Hunting safaris: breed trophy animals to kill them for a price. Groups then get the opportunity to keep these "trophies." If you pay enough, you get to kill and bring a lion or rhino home. The revenue from hunting groups is then used to breed the animals, and at the same time, keep the extinction threat at bay while breeding better trophies. 

Africa does not have people who are discplinied. It’s a fact because we chop down and eat everything... It doesn’t hurt me [to breed them to be hunted], they’re going to go extinct if they don’t bring any money. What have I done with all the money from sables? Bought other sables, created a natural living environment where they used to live. If it is not for hunting, there will be no species left in Africa.

Now all these [sables] are being bred. We are creating better sables and better rhinos. We have a rhino bull now and he’s got a 22 inch horn, it’s unbelievable. Because we’ve been paid per inch. 

In some sense, this is morally heinous. But the idea of breeding animals for the sole purpose of using them is not new. In this sense, what the hunting safari does is no different from how chickens and cows are being bred for their meat and milk, and horses, for their mobility and races. 

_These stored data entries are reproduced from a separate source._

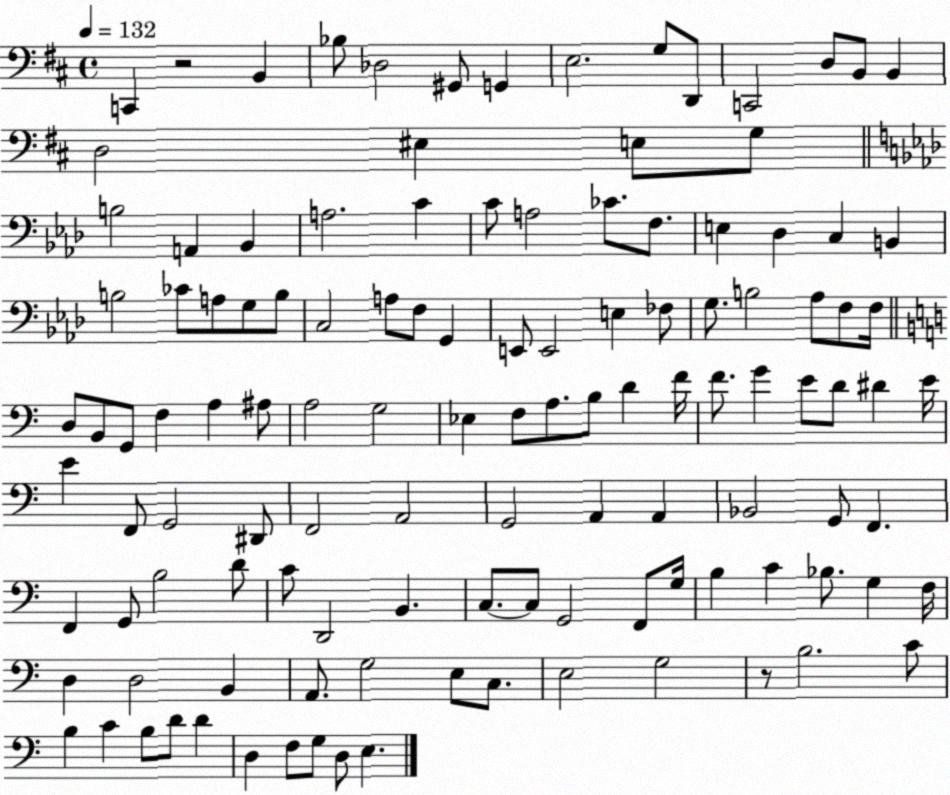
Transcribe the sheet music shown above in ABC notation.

X:1
T:Untitled
M:4/4
L:1/4
K:D
C,, z2 B,, _B,/2 _D,2 ^G,,/2 G,, E,2 G,/2 D,,/2 C,,2 D,/2 B,,/2 B,, D,2 ^E, E,/2 G,/2 B,2 A,, _B,, A,2 C C/2 A,2 _C/2 F,/2 E, _D, C, B,, B,2 _C/2 A,/2 G,/2 B,/2 C,2 A,/2 F,/2 G,, E,,/2 E,,2 E, _F,/2 G,/2 B,2 _A,/2 F,/2 F,/4 D,/2 B,,/2 G,,/2 F, A, ^A,/2 A,2 G,2 _E, F,/2 A,/2 B,/2 D F/4 F/2 G E/2 D/2 ^D E/4 E F,,/2 G,,2 ^D,,/2 F,,2 A,,2 G,,2 A,, A,, _B,,2 G,,/2 F,, F,, G,,/2 B,2 D/2 C/2 D,,2 B,, C,/2 C,/2 G,,2 F,,/2 G,/4 B, C _B,/2 G, F,/4 D, D,2 B,, A,,/2 G,2 E,/2 C,/2 E,2 G,2 z/2 B,2 C/2 B, C B,/2 D/2 D D, F,/2 G,/2 D,/2 E,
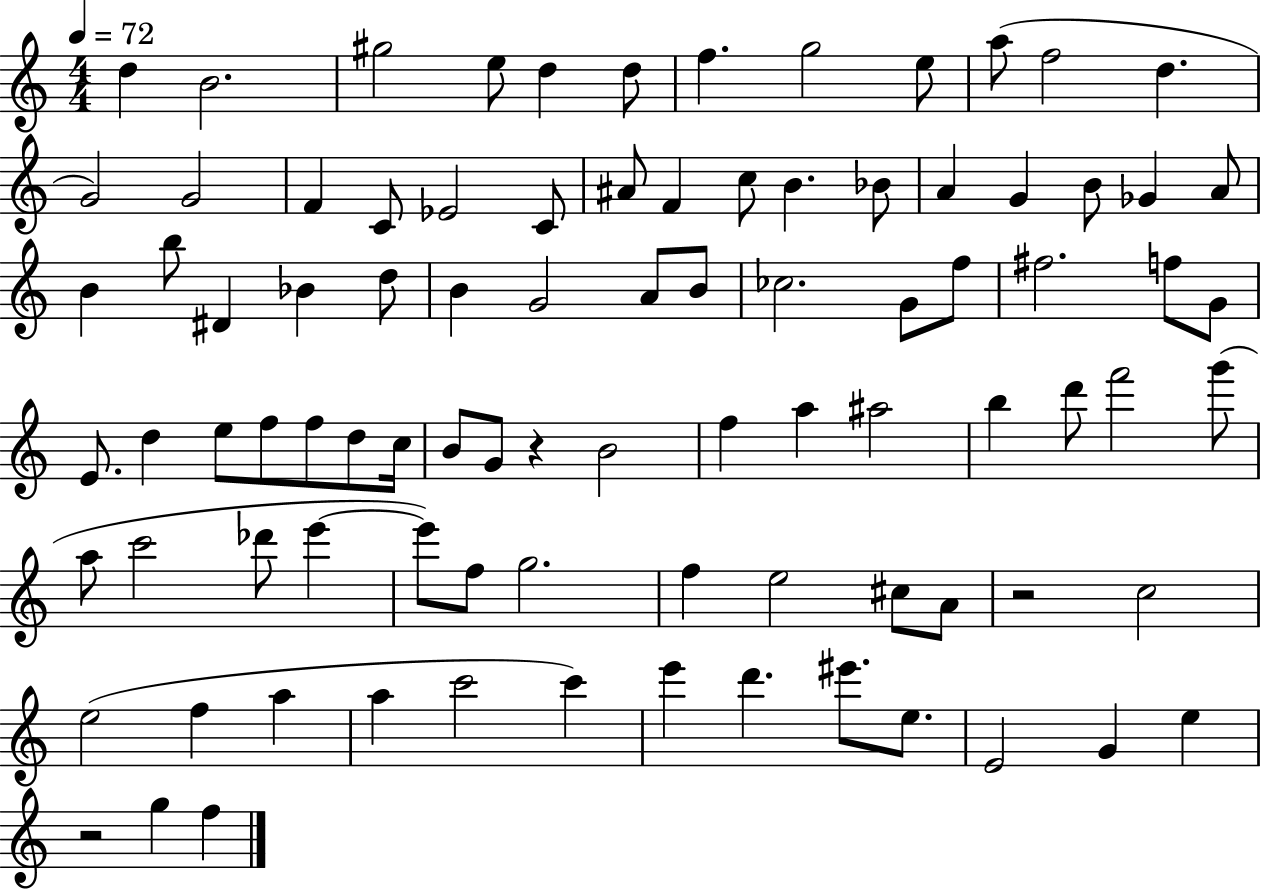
X:1
T:Untitled
M:4/4
L:1/4
K:C
d B2 ^g2 e/2 d d/2 f g2 e/2 a/2 f2 d G2 G2 F C/2 _E2 C/2 ^A/2 F c/2 B _B/2 A G B/2 _G A/2 B b/2 ^D _B d/2 B G2 A/2 B/2 _c2 G/2 f/2 ^f2 f/2 G/2 E/2 d e/2 f/2 f/2 d/2 c/4 B/2 G/2 z B2 f a ^a2 b d'/2 f'2 g'/2 a/2 c'2 _d'/2 e' e'/2 f/2 g2 f e2 ^c/2 A/2 z2 c2 e2 f a a c'2 c' e' d' ^e'/2 e/2 E2 G e z2 g f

But the caretaker Theroux interviewed is right about uncontrollable extraction. Animals aside, humans have repeatedly done this to themselves before. Empire after empire, imperialists go where the resources are, force people to work to death and extract unsustainably. When they leave, whatever government replaces them barely thinks about managing it sustainably because it’s quick cash. 

Still, breeding animals to be killed for fun is different than breeding animals to be killed for nutrition. Or is it? Both reasons result in death, but still it feels iffy. So we should ask ourselves this: does quality of life matter more than purpose of life? I’d argue quality, because no matter the purpose humans determine for animals, humans will continue eating, continue hunting.  

Quality, however, is something that can be changed. Breeding animals to be killed must first overcome a double standard. What about the chickens and cows, boxed into cages practically immobile, to lay eggs, to produce milk? And the horses that used to be our cars until they were bred to race as though they were cars?

Buying organic and free range chickens and eggs help because the chickens live healthily, like the cows and sheep on wide open fields instead of dark warehouses 24/7. And if vegans still cannot accept this, then they should question if a life is only worth killing if it doesn't have the eyes and ears to see and hear themselves get killed. 

With plants, the ethical and sustainable nature of how we exploit them is also important. That coffee you drink? You ever thought about how destructive coffee plants are to the soil? The meat you eat? It’s bigger but why eat something more unhealthy than yourself? 

If the rhino were to remain, we should first consider whether biodiversity is more important than the way we maintain it. If that is the case, how ethically can we do this? If hunting safaris can treat rhinos better than the way we treat chickens and cows when they’re alive, why not?

It matters more that we give them a good life, the same way we want to enjoy life while serving someone else’s purpose through work. We die anyway. And although conservation and exploitation sound irreconcilable, mankind’s progress through capitalism is only a living testament to the opposite. 

* This is the personal opinion of the columnist.